AIM OF THE EXERCISE: Begin at the line where "CCAWS - CAWS" appears and reproduce exactly every line through the end of the data below, both included, skipping pictures.
═══ RAW DATA ═══
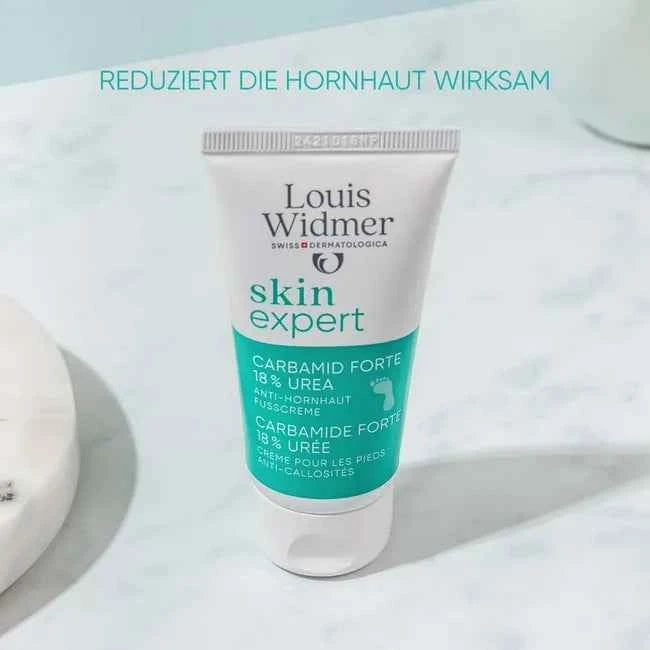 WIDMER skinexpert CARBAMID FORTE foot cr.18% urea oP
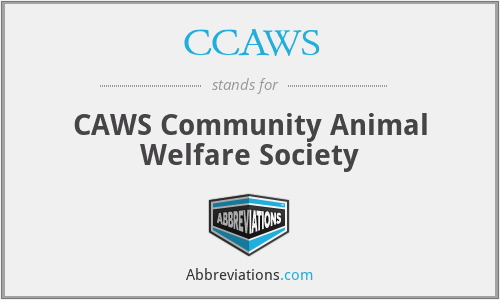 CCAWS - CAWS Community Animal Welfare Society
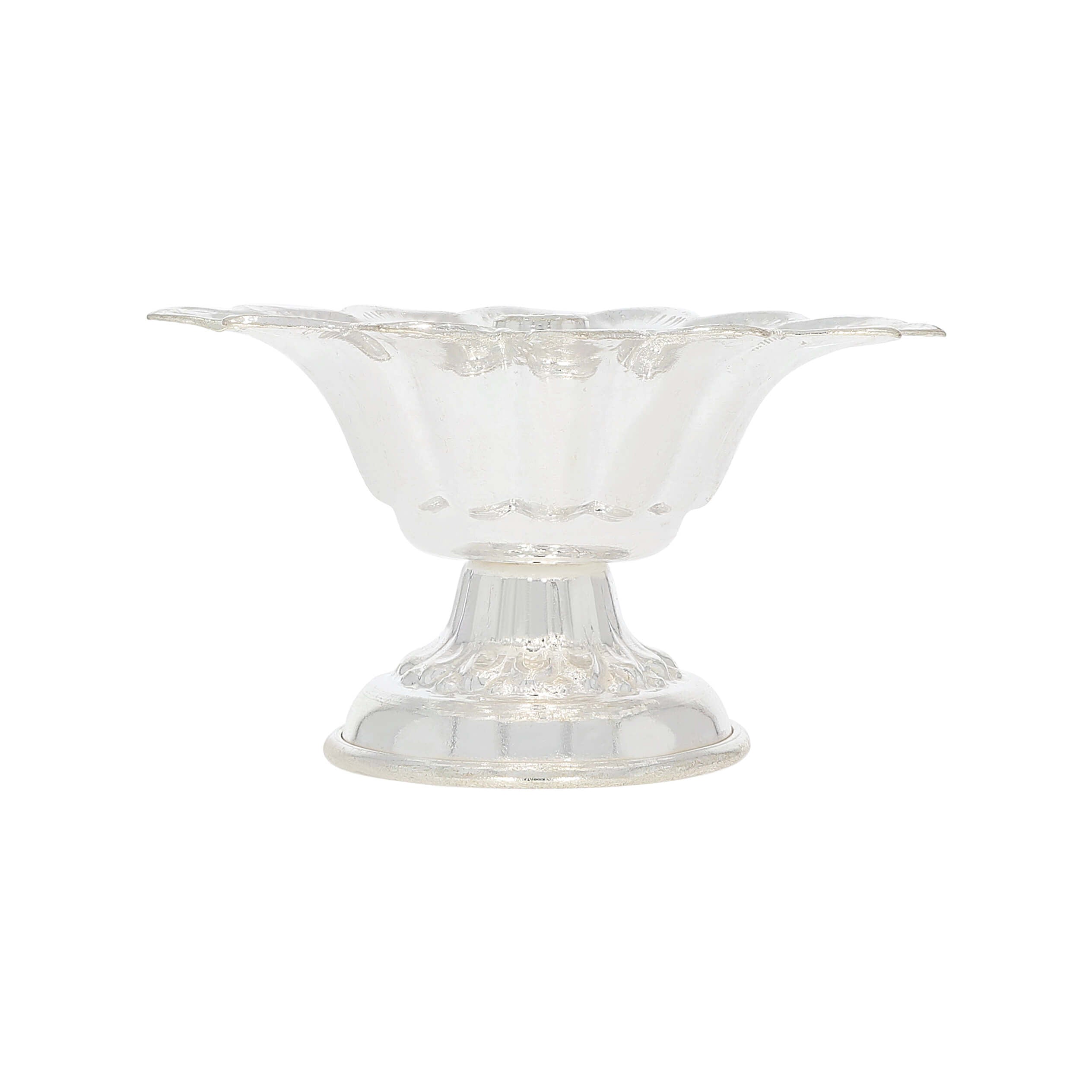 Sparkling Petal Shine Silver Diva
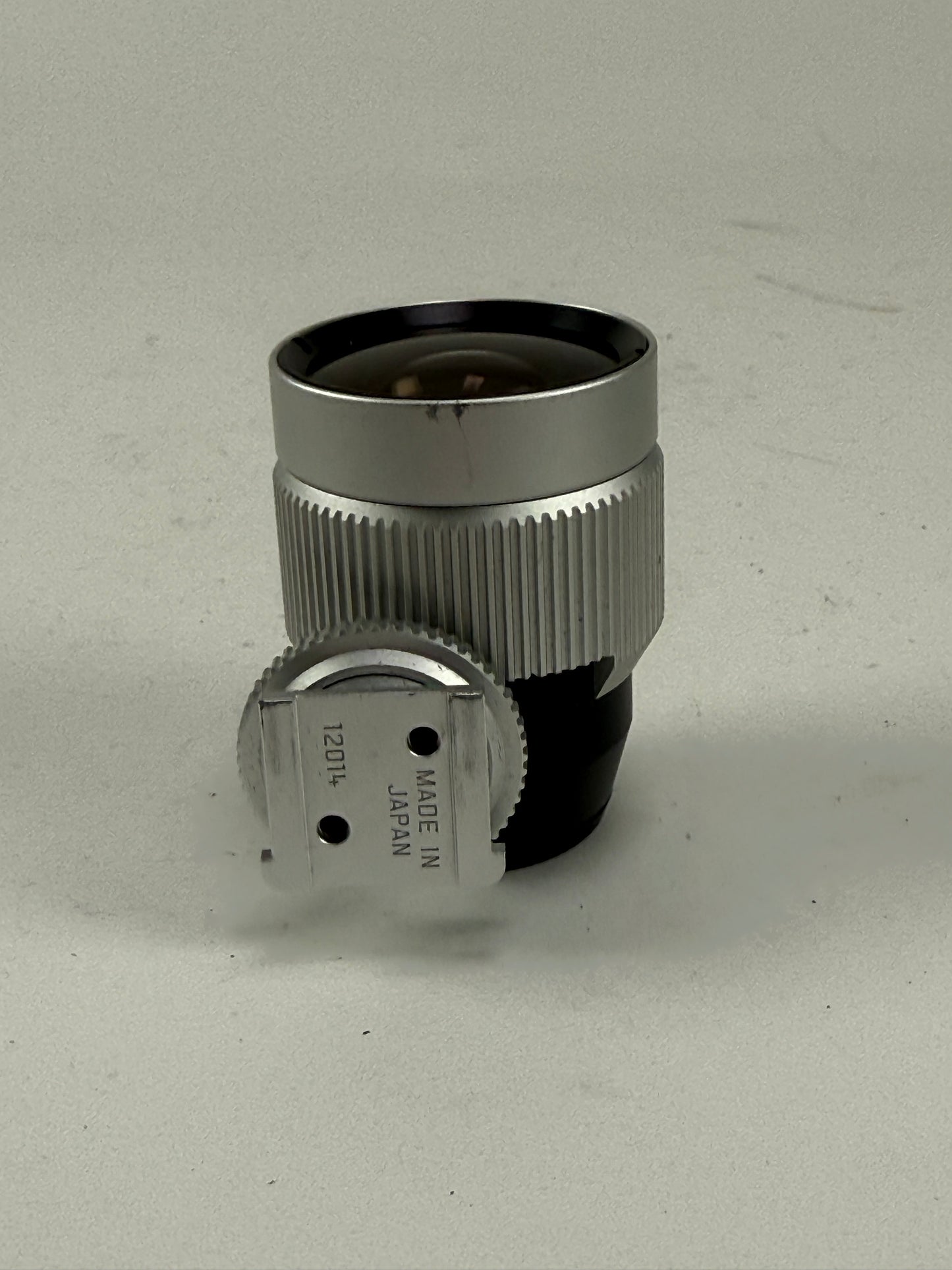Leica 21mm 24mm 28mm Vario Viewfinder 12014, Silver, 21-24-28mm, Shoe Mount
═══
SOLUTION TO THE EXERCISE:
 CCAWS - CAWS Community Animal Welfare Society
 Sparkling Petal Shine Silver Diva
Leica 21mm 24mm 28mm Vario Viewfinder 12014, Silver, 21-24-28mm, Shoe Mount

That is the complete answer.